§ INSTRUCCIONES:
(1) Indica si cada afirmación concuerda con el texto sobre la Transfiguración, respondiendo sí o no y citando literalmente las palabras que lo deciden: (a) en la Transfiguración, Jesús conversa con Moisés y Elías; (b) los enemigos de la cruz contra los que arremete Pablo son judíos que han rechazado a Cristo; (c) después del esfuerzo de la subida, todo se vuelve color de rosa.
(2) Extrae sin cambios del texto sobre la Transfiguración el tramo que va desde "Para ello, es" hasta "y para siempre.".
(3) Escribe lo que vendría a continuación del texto sobre la Transfiguración, empezando después de su última frase.

§ PÁGINA:
----

Es verdad, por otro lado, que el esfuerzo, como el de la subida a la montaña, merece la pena (que pena,
hay, y no poca). Igual que desde la cima vemos paisajes y perspectivas inaccesibles desde abajo,
también la verdadera vida de oración nos abre los ojos y nos hace comprender lo que es imposible ver
“a ras de tierra”, instalados en la superficialidad. Que Jesús es el Mesías, es decir, mucho más que un
hombre extraordinario en sentido religioso o moral, que es el Hijo de Dios, la Palabra hecha carne y
“el único nombre bajo el cielo dado a los hombres para nuestra salvación” (Hch 4, 12), todo esto no es
posible reducirlo sólo a un “artículo de fe” aceptado más o menos teóricamente, por tradición o por
inercia, pero que, en el fondo, nos trae sin cuidado porque no incide en modo alguno en nuestra vida
real. Para poder creer en esto de verdad es necesario frecuentar el trato con Jesús, acudir a su llamada,
hacer con él el duro camino hacia la cima del monte. Sólo entonces el “artículo de fe” se ilumina, y
“vemos” con los ojos de la fe viva que esto es así, que Jesús es realmente nuestro Salvador y Mesías.
Para ello, es importante, como nos enseña hoy el mismo Cristo, alimentar nuestra oración con la
Palabra de Dios. La Transfiguración (la luz que ilumina el misterio del hombre Jesús) acontece como
un diálogo de Jesús con Moisés y Elías, es decir, la Ley y los Profetas, con todo el Antiguo
Testamento. Toda la Biblia, en el fondo, habla siempre y sólo de Jesús: el Antiguo Testamento de
manera latente, el Nuevo, de forma patente. Y es que Jesús mismo es la Palabra encarnada en la que
Dios nos habla de manera definitiva y para siempre.
Ahora bien, no hay que pensar que, tras el duro esfuerzo de la subida, envueltos en la luz de la
Transfiguración, todo se convierte en color de rosa. El Dios que nos habla en Jesucristo no nos regala
los oídos. El tema de conversación de Jesús con Moisés y Elías no es fácil ni sencillo: “hablaban de su
muerte, que iba a consumar en Jerusalén.” Aunque la cruz aparece aquí iluminada por la luz de la
Transfiguración, que anticipa la victoria de la Resurrección, no es fácil de asumir ni siquiera en este
contexto. No en vano Pablo, en la carta a los Filipenses, arremete hoy con dureza contra los enemigos
de la cruz de Cristo. No se trata de judíos que han rechazado a Cristo, ni de gentiles que no lo conocen,
se trata de cristianos, de creyentes como nosotros, pero que buscan caminos religiosos alternativos,
hechos tal vez de prácticas y tradiciones, con las que tratan de esquivar o sustituir el escándalo de la
Cruz. Pero en el seno de la Iglesia y de la fe en Cristo, practicas y tradiciones tienen sentido sólo si
llevan a la comprensión y la aceptación de la Cruz de Cristo que es la de cada uno, aunque,
evidentemente, iluminada por la fe en la Resurrección que transfigura y da sentido a aquella. Es
precisamente participando en la muerte y la resurrección de Jesucristo, y no por otras vías, ni mediante
otras prácticas, como Dios transformará nuestro cuerpo humilde, según el modelo de su cuerpo
glorioso.

----

§ DATOS REGISTRADOS:
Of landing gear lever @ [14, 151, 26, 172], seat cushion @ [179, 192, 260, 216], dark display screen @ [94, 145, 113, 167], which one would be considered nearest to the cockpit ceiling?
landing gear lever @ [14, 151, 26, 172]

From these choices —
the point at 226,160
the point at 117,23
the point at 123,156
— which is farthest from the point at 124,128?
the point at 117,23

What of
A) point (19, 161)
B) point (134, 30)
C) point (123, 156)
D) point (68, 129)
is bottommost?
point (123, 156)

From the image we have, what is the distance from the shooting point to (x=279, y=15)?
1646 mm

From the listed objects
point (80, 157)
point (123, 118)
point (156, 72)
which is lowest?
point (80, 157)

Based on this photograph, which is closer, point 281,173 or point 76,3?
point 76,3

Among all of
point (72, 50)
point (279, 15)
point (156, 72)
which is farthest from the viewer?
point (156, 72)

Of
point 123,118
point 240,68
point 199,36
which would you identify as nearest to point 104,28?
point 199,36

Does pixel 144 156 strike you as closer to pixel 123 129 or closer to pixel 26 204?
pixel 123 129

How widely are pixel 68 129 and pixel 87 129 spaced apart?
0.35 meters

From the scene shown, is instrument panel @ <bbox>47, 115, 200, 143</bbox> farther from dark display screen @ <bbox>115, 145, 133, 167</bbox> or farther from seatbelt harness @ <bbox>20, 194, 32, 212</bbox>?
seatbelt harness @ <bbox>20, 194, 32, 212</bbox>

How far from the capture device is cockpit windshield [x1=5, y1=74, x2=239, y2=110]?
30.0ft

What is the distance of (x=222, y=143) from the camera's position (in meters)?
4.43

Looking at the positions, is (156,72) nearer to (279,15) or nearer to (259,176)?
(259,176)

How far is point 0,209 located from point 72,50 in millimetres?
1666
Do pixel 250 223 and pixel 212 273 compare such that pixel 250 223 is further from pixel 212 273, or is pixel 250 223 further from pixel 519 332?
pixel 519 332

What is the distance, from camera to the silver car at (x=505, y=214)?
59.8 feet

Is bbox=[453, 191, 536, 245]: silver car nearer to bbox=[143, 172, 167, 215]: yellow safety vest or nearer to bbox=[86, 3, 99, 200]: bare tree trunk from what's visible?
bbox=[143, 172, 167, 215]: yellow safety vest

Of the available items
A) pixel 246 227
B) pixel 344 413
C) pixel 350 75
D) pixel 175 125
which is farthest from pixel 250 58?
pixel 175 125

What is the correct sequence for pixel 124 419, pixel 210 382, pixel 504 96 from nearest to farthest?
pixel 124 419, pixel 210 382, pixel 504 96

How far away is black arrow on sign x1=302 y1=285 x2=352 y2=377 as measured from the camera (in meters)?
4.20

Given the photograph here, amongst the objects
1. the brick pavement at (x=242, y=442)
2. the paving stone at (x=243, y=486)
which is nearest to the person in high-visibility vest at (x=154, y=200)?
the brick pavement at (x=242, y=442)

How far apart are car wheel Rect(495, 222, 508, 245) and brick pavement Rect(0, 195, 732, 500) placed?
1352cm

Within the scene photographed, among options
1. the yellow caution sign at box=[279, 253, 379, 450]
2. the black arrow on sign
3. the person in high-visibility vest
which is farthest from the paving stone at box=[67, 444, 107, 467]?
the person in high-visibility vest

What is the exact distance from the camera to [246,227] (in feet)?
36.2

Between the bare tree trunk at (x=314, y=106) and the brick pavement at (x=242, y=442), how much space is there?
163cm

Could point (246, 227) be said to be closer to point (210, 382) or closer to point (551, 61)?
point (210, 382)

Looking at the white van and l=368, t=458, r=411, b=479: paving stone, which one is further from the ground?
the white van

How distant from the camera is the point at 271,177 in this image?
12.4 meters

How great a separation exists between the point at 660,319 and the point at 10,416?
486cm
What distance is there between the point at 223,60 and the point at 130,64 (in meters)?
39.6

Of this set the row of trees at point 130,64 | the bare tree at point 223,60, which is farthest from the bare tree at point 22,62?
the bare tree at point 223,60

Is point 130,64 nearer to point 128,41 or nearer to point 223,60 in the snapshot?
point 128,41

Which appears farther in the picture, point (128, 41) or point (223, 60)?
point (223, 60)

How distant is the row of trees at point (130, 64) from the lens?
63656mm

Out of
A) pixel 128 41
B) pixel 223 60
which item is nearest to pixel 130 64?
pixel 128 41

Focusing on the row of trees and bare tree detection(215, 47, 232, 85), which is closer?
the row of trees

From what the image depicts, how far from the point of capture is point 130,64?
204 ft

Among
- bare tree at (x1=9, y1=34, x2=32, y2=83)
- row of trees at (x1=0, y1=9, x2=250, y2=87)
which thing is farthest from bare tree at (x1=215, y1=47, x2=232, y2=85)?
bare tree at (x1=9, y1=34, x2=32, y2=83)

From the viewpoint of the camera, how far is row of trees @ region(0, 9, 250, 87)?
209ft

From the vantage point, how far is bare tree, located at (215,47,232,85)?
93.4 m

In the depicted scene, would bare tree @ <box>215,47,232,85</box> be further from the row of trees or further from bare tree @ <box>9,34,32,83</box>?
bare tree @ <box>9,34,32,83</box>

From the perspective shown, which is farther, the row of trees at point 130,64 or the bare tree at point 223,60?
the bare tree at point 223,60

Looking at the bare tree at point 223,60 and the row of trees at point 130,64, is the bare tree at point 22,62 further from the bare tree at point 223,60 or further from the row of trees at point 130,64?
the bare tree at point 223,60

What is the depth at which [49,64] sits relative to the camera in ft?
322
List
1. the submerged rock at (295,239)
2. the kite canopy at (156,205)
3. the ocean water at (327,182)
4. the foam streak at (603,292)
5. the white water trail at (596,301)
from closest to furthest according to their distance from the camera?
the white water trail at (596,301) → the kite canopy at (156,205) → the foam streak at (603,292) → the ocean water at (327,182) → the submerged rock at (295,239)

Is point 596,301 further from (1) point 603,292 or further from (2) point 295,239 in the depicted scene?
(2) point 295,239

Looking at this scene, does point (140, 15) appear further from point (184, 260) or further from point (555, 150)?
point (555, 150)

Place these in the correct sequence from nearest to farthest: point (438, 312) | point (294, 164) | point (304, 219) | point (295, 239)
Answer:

----

§ RESPUESTAS:
(1)
(a) Sí: «un diálogo de Jesús con Moisés y Elías».
(b) No: «No se trata de judíos que han rechazado a Cristo, ni de gentiles que no lo conocen, se trata de cristianos».
(c) No: «no hay que pensar que, tras el duro esfuerzo de la subida, envueltos en la luz de la Transfiguración, todo se convierte en color de rosa».

(2)
Para ello, es importante, como nos enseña hoy el mismo Cristo, alimentar nuestra oración con la
Palabra de Dios. La Transfiguración (la luz que ilumina el misterio del hombre Jesús) acontece como
un diálogo de Jesús con Moisés y Elías, es decir, la Ley y los Profetas, con todo el Antiguo
Testamento. Toda la Biblia, en el fondo, habla siempre y sólo de Jesús: el Antiguo Testamento de
manera latente, el Nuevo, de forma patente. Y es que Jesús mismo es la Palabra encarnada en la que
Dios nos habla de manera definitiva y para siempre.

(3)
Podemos comprender que la cima de la oración y la luz que nos embarga en ella no es un refugio en el
que podemos quedarnos para siempre. Es cierto que esa tentación puede existir, como parecen dar a
entender las palabras de Pedro (que, apostilla el evangelista, “no sabía lo que decía”). Pero la
verdadera oración cristiana es escucha y acogida de la Palabra que nos ha hablado, de Jesucristo, el
Hijo primogénito del Padre. Y esa Palabra nos invita a volver a bajar al valle, al encuentro con los
demás, a caminar con ellos. Así pues, del Tabor hay que descender para seguir camino hacia Jerusalén
y subir a otro monte, al monte de la Calavera, acompañando a Jesús cargado con la cruz. La luz de la fe
se nos regala para poder mantenernos en los momentos de oscuridad y dificultad, en los momentos de
la prueba, para, con la luz recibida, superar el escándalo de la cruz, y fortalecer a los más débiles.
Cuando llegan las dificultades (y llegan siempre) es preciso saber “ser fieles a los momentos de luz”.
Esto se aplica a la fe personal y a las dudas que pueden surgir, y también a la relación con la Iglesia, a
las relaciones familiares, a la profesión, a toda nuestra vida personal y cristiana. Ser fieles a los
momentos de luz significa reconocer a Cristo también en la Cruz, y escucharlo acogiendo su palabra
también en los momentos de oscuridad.
Podemos entender por qué, de modo tan significativo, los catecúmenos reciben en este segundo
domingo de Cuaresma el Evangelio (la luz de la Palabra) y la Cruz. Todos, junto a ellos, estamos
invitados a renovar nuestra fe acogiendo también de corazón la Palabra precisamente de “de su muerte,
que iba a consumar en Jerusalén”.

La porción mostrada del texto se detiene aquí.